Offroad


Vom Scrambler zur großen Reise-Enduro

Vorläufer heutiger Enduros waren Anfang der 60er Jahre
die Scrambler. Es waren pfiffige Straßenbikes, die man mit
breitem Lenker, hochgelegtem Auspuff und Stollenreifen
geländetauglich gemacht hatte. Im Laufe der Zeit haben sich
aus diesen Grashüpfern waschechte Offroad-Bikes mit
ausgezeichneten Fernreise- Eigenschaften entwickelt,
die als große Reise-Enduros längst ihren
festen Platz im Motorradmarkt gefunden haben.

Text: Winni Scheibe
Fotos: Scheibe, Werk




Yesterday und Gegenwart


Stollenbereifte Offroad-Bikes haben sich längst etabliert. Jeder Fünfte, oder besser gesagt knapp 20 Prozent der Motorradfans, entscheidet sich beim Kauf für ein Bike mit Sand-, Sturm-, Wüsten- und Abenteuerflair. Schließlich sind Enduros für solche Extremtouren gedacht und auch gebaut. Eigentlich. In der Praxis sieht es allerdings ganz anders aus. Nur wenige Enduristen verlassen mit ihren Schlamm- und Geröllbezwingern den Asphalt. Auch kein Wunder. Wer hat vor der Haustür schon die unendliche Weite der Sahara, und einfach über den Acker brettern kann verdammt teuer werden, Abstecher in Wälder und auf Wiesen sind ebenfalls verboten.


Die ersten Pistenjäger nannte man "Scrambler"


Triumph 500 Trophy



Honda CL 450



Bridgestone 175er Hurricane


In den 60er Jahren kam man bei den großen Herstellern auf die "Offroad-Idee". Abgesehen von allen möglichen Geländesportarten, die es seit Erfindung des Motorrades gibt und bis dahin immer Randerscheinungen waren, konnte nun jeder ein Pisten-Bike direkt von der Stange kaufen. Zunächst waren es lustige Grasnarbenhüpfer, allerdings bessere Straßen- als Offroadbikes. Und weil es Anfang der sechziger Jahre mit der echten Geländetauglichkeit noch nicht so weit her war, nannte man sie nicht "Enduro", "Super-Enduro" oder "Hart-Enduro", sondern Scrambler. Fast alle Marken hatten solche Dreckspatzen im Angebot. Zum Beispiel Honda die 250er CL72, 305er CL77 und 450er CL450, Yamaha die 250er YDS-3D, Suzuki die 90er TC90, Kawasaki die 175er F1TR und 650er W2TT, Bridgestone die 175er Hurricane, Ducati eine 250er, 350 und 450er Scrambler, Triumph die 500er Trophy, BSA die Gold Star 500, und sogar Harley-Davidson konnte im Sportster-Programm mit einer Scrambler aufwarten.

**DATENSÄTZE:**
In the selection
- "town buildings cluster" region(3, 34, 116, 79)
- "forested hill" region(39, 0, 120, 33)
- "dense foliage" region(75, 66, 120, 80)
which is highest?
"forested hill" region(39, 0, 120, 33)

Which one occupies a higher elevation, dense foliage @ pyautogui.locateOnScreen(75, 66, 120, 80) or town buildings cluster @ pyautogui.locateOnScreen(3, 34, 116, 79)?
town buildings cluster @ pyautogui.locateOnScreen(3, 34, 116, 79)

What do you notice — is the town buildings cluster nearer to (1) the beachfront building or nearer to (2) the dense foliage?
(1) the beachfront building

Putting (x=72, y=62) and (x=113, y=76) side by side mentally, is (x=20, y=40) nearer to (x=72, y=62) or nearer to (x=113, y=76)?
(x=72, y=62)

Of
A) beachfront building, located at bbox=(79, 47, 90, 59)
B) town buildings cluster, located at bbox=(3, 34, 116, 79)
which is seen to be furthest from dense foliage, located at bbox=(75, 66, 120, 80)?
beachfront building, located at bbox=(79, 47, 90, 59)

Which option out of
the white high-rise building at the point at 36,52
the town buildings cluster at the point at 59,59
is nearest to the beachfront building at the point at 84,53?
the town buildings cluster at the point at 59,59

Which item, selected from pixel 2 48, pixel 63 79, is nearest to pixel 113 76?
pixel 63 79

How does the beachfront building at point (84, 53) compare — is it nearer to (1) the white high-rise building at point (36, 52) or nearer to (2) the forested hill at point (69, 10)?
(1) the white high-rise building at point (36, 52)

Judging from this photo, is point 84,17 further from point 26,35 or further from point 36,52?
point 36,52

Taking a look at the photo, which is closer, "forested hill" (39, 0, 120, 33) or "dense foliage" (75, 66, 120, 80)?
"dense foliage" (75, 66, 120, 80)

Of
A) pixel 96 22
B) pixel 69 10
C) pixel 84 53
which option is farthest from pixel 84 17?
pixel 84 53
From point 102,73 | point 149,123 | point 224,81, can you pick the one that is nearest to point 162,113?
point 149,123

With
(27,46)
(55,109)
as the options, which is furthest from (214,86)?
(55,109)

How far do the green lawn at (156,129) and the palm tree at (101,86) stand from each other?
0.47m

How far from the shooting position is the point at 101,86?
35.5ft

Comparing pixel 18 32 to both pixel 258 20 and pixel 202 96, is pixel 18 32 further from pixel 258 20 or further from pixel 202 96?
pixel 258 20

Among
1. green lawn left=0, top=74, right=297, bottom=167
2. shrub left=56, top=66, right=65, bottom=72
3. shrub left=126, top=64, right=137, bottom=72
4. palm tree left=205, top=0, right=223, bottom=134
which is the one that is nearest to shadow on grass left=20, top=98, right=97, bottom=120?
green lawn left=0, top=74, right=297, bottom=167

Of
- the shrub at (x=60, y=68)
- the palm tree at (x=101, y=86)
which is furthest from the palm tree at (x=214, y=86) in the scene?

**AUFGABEN:**
A. Schreiben Sie aus dem Textauszug die Passage von „Yesterday und Gegenwart“ bis „sind ebenfalls verboten.“ wortgetreu ab.
B. Welcher Anteil der Motorradfans entscheidet sich laut Textauszug beim Kauf für ein Bike mit Sand-, Sturm-, Wüsten- und Abenteuerflair?
Die Datensätze stehen in keinem Zusammenhang mit dem Textauszug.

**LÖSUNGEN:**
A.
Yesterday und Gegenwart


Stollenbereifte Offroad-Bikes haben sich längst etabliert. Jeder Fünfte, oder besser gesagt knapp 20 Prozent der Motorradfans, entscheidet sich beim Kauf für ein Bike mit Sand-, Sturm-, Wüsten- und Abenteuerflair. Schließlich sind Enduros für solche Extremtouren gedacht und auch gebaut. Eigentlich. In der Praxis sieht es allerdings ganz anders aus. Nur wenige Enduristen verlassen mit ihren Schlamm- und Geröllbezwingern den Asphalt. Auch kein Wunder. Wer hat vor der Haustür schon die unendliche Weite der Sahara, und einfach über den Acker brettern kann verdammt teuer werden, Abstecher in Wälder und auf Wiesen sind ebenfalls verboten.

B. Knapp 20 Prozent, also etwa jeder Fünfte.